A genuine E-5 high-glucose reading is a medical emergency.

Affected Models

  • Accu-Chek Active, Aviva, Aviva Plus, Performa, Performa Nano
  • Accu-Chek Guide and Guide Me
  • Accu-Chek Compact Plus (older model)
  • TRUE METRIX glucose meters use E-5 specifically for very-high-glucose results above 600 mg/dL
  • Different Accu-Chek model variants use E-5 for slightly different errors — always check your specific model's user guide

Common Causes

  • Test strip error — code chip from an expired strip lot (some older Accu-Chek meters)
  • Blood glucose genuinely above 600 mg/dL / 33.3 mmol/L — medical emergency
  • Test strip damaged or contaminated
  • Insufficient blood drop on the strip causing under-reading then error code
  • Strip vial code mismatch (older Accu-Chek models that need code chip insertion)

How to Fix It

  1. Retest with a fresh strip immediately.

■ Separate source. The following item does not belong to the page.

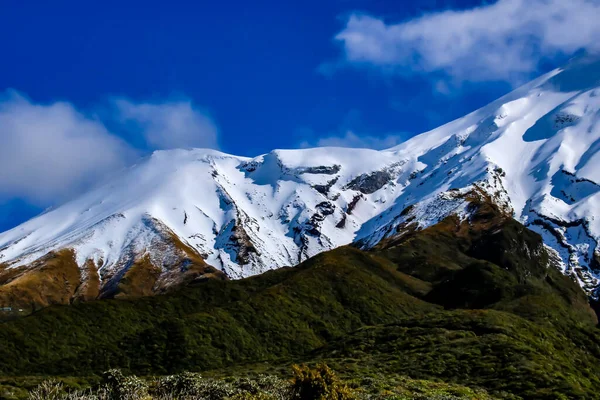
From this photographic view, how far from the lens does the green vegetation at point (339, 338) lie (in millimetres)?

    Get a brand-new strip from a sealed vial.
    Wash and dry your hands thoroughly (residue from food, drink, or lotion can cause spuriously high readings).
    Use a fresh lancet and a generous blood drop.
    If the second reading is normal, the first was a strip error — discard the suspect strip and continue normally.
    If the second reading is also E-5 or extremely high, treat it as real and act.

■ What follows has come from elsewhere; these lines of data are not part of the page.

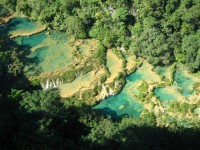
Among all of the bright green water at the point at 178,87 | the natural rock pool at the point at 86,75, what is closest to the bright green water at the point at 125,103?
the natural rock pool at the point at 86,75

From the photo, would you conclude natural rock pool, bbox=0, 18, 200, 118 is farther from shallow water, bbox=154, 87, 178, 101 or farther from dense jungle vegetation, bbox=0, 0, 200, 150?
dense jungle vegetation, bbox=0, 0, 200, 150

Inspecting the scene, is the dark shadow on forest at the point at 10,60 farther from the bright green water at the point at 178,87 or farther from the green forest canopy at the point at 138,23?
the bright green water at the point at 178,87

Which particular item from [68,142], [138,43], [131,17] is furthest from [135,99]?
[68,142]

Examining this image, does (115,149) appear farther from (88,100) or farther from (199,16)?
(199,16)

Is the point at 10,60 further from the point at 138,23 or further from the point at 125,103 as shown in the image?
the point at 138,23

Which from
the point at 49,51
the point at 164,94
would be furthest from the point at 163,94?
the point at 49,51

  2. Recognise diabetic emergency symptoms.

    Symptoms of severely high blood glucose (and possible diabetic ketoacidosis): extreme thirst, very frequent urination, blurred vision, fruity or acetone breath, deep rapid breathing, nausea or vomiting, abdominal pain, confusion or drowsiness.
    Any of these with E-5 = call emergency services immediately.
    Don't wait to retest or drive yourself anywhere — DKA is a life-threatening emergency.

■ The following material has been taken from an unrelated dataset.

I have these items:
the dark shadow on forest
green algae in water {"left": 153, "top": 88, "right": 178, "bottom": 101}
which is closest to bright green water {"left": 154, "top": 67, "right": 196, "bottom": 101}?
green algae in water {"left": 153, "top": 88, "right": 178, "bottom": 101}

  3. Contact your diabetes care team.

    If you're a person with diabetes and you see E-5 (or any reading above 250 mg/dL / 13.9 mmol/L) confirmed by retest, contact your endocrinologist, diabetes nurse, or GP urgently — even without DKA symptoms.
    They may advise extra insulin, urgent re-evaluation of your medication, or going to A&E / ER directly.
    This isn't 'wait until your next appointment' territory.

  4. Check insulin pump / pen status if applicable.

    If you're on insulin and see confirmed E-5, check whether your pump is working (catheter not kinked, infusion site not irritated) or your last pen dose actually delivered.
    A pump failure or a missed dose can drive glucose into E-5 territory quickly.
    Switch to backup injection (with care provider guidance) if pump is suspect.

  5. If meter shows E-5 from a strip code mismatch.

    Some older Accu-Chek meters use a code chip that matches each strip vial.
    If E-5 appears alongside a low/odd code chip indication, swap the code chip to match the current strip vial (the chip number is printed on the vial).
    Newer Accu-Chek models auto-code and don't have this — check your model.

When to Call a Professional

E-5 needs immediate attention.
If your meter shows E-5 and you have classic high-glucose symptoms (extreme thirst, frequent urination, blurred vision, fruity breath, confusion, deep rapid breathing), this is potentially diabetic ketoacidosis — seek emergency medical care immediately.
If you have no symptoms and the E-5 doesn't repeat on a retest, it was likely a strip error and the next reading is fine.
Never dismiss E-5 without confirming.

Frequently Asked Questions

I just ate a huge meal and got E-5 — is that the cause?

Possibly, but never assume.
A very heavy carbohydrate meal can drive postprandial blood glucose into the 300-400 mg/dL range in some people with diabetes — but reaching 600+ mg/dL from a single meal alone is uncommon unless something else is happening (missed insulin dose, illness raising glucose, dehydration concentrating blood).
Always retest with a fresh strip.
If the second reading is in the 200-400 range, that's still high and needs your care provider's input but isn't an immediate emergency.
If the second reading is also 600+ (E-5), treat as emergency regardless of what you just ate — there's likely an insulin or medication issue going on at the same time.
Don't try to 'walk it off' or wait — high enough glucose can become DKA in hours.